* _The problem_: Find every line in the material below that contains the string "Avaialble" and copy each such line in full.

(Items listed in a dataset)
###
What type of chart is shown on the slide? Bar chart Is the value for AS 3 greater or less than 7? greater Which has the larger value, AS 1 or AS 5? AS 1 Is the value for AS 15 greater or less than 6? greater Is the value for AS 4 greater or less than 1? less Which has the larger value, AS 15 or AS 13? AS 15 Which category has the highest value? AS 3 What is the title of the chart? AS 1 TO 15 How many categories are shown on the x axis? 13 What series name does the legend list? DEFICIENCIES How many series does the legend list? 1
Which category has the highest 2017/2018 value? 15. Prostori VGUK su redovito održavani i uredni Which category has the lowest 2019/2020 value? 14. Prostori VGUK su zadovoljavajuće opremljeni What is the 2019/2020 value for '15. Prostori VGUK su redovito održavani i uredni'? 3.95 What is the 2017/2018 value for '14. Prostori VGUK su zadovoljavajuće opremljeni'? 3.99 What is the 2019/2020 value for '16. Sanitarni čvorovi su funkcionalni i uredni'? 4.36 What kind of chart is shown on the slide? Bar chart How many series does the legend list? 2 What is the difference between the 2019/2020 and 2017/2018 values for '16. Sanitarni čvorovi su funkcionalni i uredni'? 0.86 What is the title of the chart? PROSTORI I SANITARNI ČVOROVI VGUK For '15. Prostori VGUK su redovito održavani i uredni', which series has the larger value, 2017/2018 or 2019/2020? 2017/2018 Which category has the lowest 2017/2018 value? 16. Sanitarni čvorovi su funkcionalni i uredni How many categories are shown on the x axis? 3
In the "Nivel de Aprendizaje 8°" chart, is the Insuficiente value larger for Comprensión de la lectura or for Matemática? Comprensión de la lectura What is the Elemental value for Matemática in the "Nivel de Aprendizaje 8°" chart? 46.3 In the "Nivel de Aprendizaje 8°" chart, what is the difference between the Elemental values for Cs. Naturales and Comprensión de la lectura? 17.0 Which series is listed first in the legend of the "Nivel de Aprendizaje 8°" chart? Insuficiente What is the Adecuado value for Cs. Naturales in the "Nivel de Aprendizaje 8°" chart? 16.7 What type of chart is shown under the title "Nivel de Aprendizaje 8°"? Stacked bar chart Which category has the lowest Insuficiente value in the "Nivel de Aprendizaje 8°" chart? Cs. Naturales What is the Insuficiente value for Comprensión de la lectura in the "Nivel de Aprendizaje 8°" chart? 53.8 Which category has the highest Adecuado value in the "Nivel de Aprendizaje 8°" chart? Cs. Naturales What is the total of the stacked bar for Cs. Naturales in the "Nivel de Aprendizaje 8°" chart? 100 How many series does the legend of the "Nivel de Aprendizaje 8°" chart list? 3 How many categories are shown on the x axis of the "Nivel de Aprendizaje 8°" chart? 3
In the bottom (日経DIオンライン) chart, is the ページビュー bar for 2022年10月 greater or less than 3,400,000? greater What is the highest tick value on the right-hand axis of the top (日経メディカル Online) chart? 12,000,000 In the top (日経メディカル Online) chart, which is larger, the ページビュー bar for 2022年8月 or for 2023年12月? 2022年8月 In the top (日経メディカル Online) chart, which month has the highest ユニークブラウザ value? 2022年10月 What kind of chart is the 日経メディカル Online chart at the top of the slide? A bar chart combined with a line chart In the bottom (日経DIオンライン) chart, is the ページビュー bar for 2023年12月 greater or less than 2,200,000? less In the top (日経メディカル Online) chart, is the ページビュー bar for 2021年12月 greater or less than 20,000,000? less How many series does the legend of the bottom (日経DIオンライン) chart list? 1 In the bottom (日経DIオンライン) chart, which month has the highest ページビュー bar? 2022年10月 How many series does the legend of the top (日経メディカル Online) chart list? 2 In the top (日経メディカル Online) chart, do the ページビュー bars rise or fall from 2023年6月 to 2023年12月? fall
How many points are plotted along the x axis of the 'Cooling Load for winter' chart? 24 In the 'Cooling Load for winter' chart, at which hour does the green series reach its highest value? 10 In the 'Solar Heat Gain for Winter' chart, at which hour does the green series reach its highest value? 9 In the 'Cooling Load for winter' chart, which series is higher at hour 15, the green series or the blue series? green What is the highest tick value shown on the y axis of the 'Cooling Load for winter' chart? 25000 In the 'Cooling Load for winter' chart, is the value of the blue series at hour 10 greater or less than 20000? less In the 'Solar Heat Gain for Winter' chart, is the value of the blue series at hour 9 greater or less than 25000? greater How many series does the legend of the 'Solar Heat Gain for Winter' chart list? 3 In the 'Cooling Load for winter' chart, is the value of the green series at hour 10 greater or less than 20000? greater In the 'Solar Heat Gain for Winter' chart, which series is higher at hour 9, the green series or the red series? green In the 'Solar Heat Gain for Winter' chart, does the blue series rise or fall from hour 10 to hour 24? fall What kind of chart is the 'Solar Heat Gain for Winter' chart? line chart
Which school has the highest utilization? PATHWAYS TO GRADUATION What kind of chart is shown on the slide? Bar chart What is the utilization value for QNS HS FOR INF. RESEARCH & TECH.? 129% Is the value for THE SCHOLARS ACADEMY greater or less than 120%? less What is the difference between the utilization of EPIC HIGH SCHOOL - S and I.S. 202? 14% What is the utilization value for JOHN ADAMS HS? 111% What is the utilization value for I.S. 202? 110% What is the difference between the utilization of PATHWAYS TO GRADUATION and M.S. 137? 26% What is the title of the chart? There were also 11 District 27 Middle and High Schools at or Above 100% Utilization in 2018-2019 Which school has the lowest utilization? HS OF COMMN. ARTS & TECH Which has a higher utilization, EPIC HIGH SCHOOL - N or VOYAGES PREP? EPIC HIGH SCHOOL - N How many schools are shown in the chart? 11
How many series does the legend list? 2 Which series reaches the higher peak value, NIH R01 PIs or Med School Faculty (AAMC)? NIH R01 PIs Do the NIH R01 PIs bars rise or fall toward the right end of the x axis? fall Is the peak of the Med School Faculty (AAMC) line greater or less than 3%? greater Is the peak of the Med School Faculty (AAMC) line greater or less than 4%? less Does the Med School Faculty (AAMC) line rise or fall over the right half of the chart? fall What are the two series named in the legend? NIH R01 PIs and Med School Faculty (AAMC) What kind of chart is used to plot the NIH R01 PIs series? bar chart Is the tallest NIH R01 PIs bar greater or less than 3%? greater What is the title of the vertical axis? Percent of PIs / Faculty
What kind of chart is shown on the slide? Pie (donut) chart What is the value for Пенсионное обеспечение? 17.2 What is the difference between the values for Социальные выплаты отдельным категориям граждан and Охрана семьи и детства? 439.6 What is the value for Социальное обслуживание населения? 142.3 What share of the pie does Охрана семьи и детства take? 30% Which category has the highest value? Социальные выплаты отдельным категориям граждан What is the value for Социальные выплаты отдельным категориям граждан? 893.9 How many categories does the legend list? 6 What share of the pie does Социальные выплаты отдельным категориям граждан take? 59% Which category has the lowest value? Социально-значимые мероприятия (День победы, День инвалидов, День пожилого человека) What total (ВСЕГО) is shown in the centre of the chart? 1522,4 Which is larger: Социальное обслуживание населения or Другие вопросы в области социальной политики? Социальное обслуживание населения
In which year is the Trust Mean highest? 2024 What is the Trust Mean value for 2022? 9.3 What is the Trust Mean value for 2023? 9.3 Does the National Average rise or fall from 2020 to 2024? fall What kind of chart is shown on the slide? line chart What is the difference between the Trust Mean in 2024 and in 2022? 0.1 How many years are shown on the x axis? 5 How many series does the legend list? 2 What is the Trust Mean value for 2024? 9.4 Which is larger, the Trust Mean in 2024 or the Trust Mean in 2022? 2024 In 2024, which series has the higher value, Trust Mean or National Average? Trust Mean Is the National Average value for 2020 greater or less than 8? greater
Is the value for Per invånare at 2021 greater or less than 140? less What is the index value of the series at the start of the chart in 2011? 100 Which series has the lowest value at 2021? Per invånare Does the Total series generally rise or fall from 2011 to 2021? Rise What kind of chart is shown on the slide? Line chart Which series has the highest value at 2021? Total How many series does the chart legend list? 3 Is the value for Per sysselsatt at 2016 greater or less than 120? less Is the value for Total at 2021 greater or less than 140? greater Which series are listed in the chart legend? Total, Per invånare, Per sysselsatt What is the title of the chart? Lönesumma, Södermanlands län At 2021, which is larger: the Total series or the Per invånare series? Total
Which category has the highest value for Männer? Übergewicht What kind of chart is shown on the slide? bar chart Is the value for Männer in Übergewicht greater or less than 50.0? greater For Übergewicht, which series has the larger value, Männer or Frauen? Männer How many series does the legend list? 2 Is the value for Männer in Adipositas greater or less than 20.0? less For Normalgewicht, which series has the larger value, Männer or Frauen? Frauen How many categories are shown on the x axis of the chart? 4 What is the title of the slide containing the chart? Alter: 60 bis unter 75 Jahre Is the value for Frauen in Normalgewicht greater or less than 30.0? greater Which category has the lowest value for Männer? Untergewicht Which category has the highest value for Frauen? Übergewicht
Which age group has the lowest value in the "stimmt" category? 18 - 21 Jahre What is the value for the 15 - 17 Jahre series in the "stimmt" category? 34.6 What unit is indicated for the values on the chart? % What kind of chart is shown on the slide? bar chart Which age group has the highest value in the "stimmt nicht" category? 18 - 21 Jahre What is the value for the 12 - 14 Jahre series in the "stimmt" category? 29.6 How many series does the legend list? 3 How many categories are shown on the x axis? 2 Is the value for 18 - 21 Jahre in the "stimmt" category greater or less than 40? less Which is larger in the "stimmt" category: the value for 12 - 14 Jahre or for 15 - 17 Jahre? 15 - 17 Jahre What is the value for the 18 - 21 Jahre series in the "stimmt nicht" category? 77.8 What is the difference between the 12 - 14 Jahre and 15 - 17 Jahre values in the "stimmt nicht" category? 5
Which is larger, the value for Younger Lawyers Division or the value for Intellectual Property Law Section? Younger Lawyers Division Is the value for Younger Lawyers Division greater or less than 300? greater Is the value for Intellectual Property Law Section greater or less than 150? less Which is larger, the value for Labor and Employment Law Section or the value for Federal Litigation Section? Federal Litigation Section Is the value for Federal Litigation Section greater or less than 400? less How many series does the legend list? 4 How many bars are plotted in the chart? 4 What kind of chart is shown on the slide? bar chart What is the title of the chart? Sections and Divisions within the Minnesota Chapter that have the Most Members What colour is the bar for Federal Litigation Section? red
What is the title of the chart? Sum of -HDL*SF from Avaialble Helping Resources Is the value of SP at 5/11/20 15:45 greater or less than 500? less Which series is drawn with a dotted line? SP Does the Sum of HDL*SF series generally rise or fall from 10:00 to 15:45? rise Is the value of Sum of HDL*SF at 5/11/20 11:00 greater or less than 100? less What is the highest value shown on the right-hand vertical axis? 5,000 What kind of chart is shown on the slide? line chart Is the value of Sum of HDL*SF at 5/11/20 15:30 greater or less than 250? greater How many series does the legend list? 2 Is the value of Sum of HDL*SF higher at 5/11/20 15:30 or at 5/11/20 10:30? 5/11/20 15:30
###
* _Finished task_:
What is the title of the chart? Sum of -HDL*SF from Avaialble Helping Resources Is the value of SP at 5/11/20 15:45 greater or less than 500? less Which series is drawn with a dotted line? SP Does the Sum of HDL*SF series generally rise or fall from 10:00 to 15:45? rise Is the value of Sum of HDL*SF at 5/11/20 11:00 greater or less than 100? less What is the highest value shown on the right-hand vertical axis? 5,000 What kind of chart is shown on the slide? line chart Is the value of Sum of HDL*SF at 5/11/20 15:30 greater or less than 250? greater How many series does the legend list? 2 Is the value of Sum of HDL*SF higher at 5/11/20 15:30 or at 5/11/20 10:30? 5/11/20 15:30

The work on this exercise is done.